Seeing all those carpets rolled up and ready to be removed from our elementary school brought a wave of sadness over me and also got me thinking. The classroom carpet is where powerful community building takes place and where relationships are forged through discussion, proximity, and struggle; it hosts all of the essential elements of our community. If we have succeeded in reshaping our school community in a virtual platform, we need to create a virtual carpet in our new socially distant school setting. As educators, we know what matters most; building a caring community of little learners who will lean on each other and will elevate one another. And sit together on a colorful carpet and talk.
The best classroom teachers look at their classrooms as a microcosm of an authentic community and take upon themselves the responsibility of building and maintaining the structures that lend themselves to keeping that small community healthy. Yet now our teachers have to reimagine and restructure everything they know about community building and again, we will rely on our greater community to hold us up as they hold us accountable.
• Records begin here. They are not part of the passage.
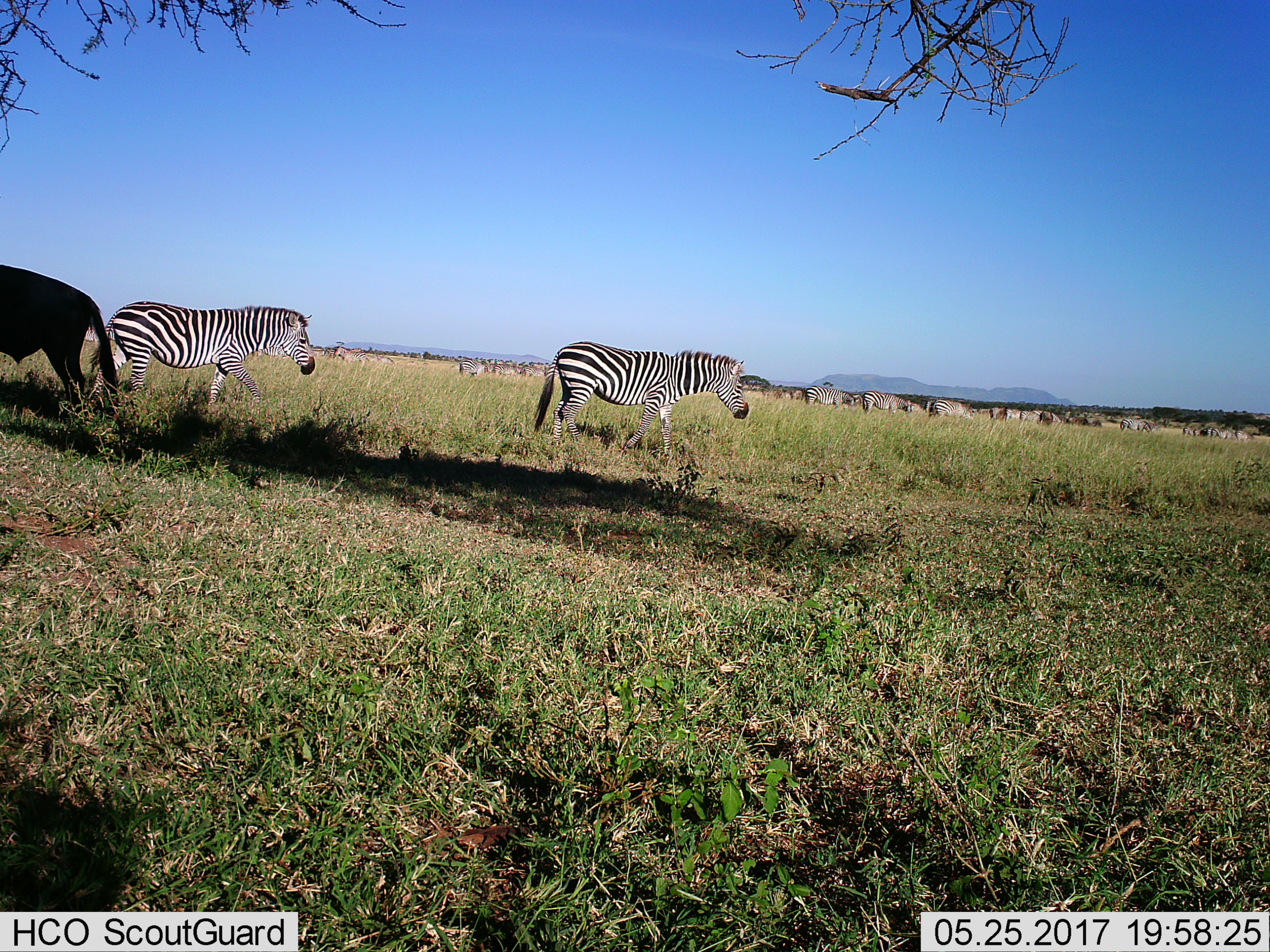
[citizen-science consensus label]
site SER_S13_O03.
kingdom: Animalia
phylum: Chordata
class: Mammalia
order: Perissodactyla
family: Equidae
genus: Equus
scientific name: Equus quagga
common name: plains zebra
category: zebraplains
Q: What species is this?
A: Zebraplains (plains zebra) (Equus quagga).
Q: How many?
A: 11-50.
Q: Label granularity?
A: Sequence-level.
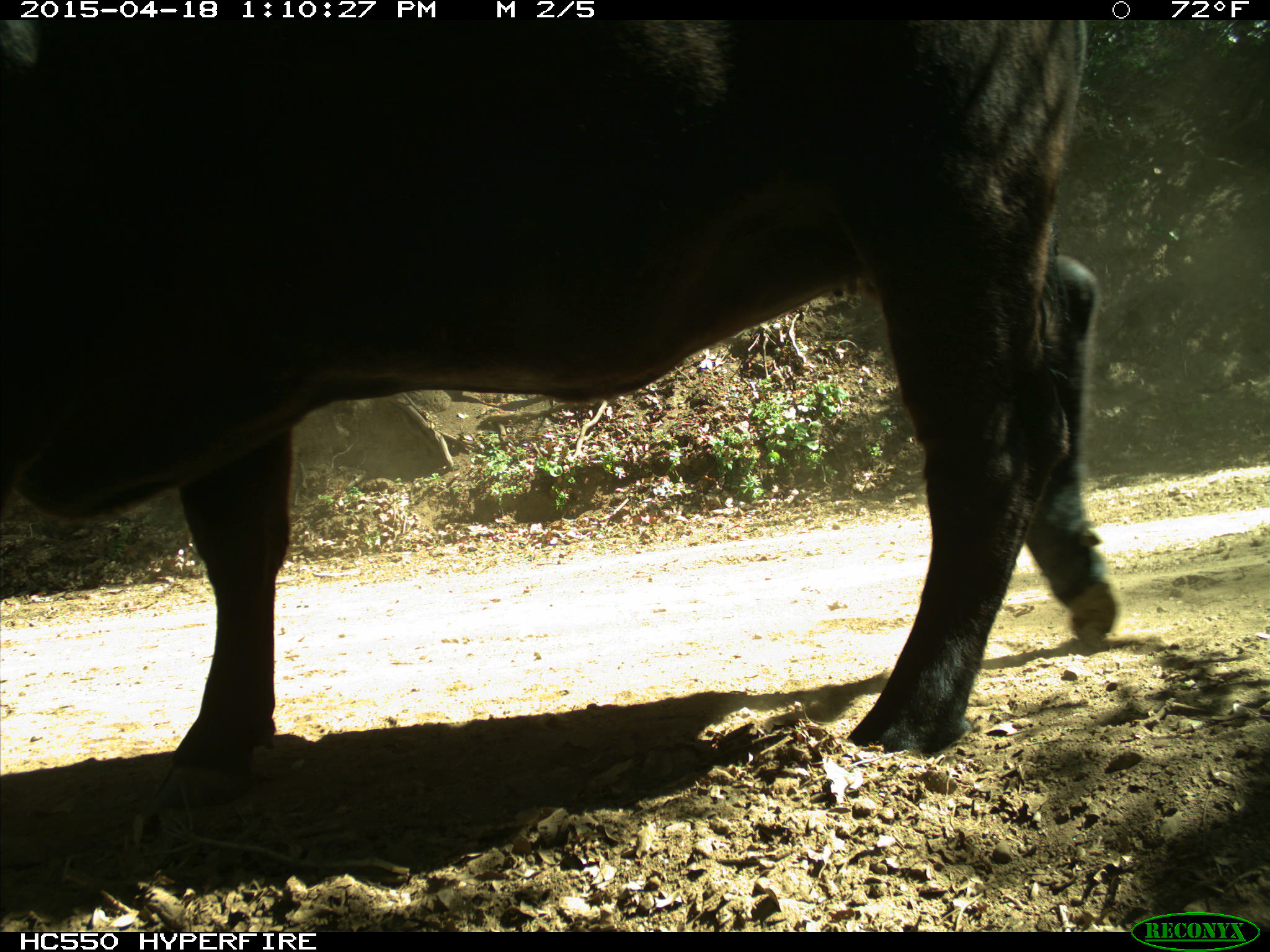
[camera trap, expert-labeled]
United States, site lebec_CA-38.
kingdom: Animalia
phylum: Chordata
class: Mammalia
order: Artiodactyla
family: Bovidae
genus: Bos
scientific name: Bos taurus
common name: domestic cow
Bos taurus (domestic cow).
Those rolled carpets reminded me yet again of the importance of recognizing just how hard teachers worked these past few months, even if they could not provide the same kind of environment as the classroom experience. Together they struggled to ensure that children with lagging skills were making progress. They found creative ways to measure learning and growth. They had lunch with their students virtually. They organized drive-by visits, and they celebrated milestones on a virtual classroom carpet. These past few months, our teachers worked on so much more than helping children identify metaphors and similes or factoring trinomials; they worked to shape the citizens of tomorrow, and they took that responsibility very seriously. Stacked up in those rugs are the thousands of thank yous to our teachers that must be offered for rolling out the carpet, quite literally, for all of our children.
We will bring the children back. We will educate them. And we will work to build a loving classroom community, and await the day – may it come soon – to put our treasured carpets back at the center of our classrooms.
Suzy Israel is the Principal of the Berman Hebrew Academy’s Lower School.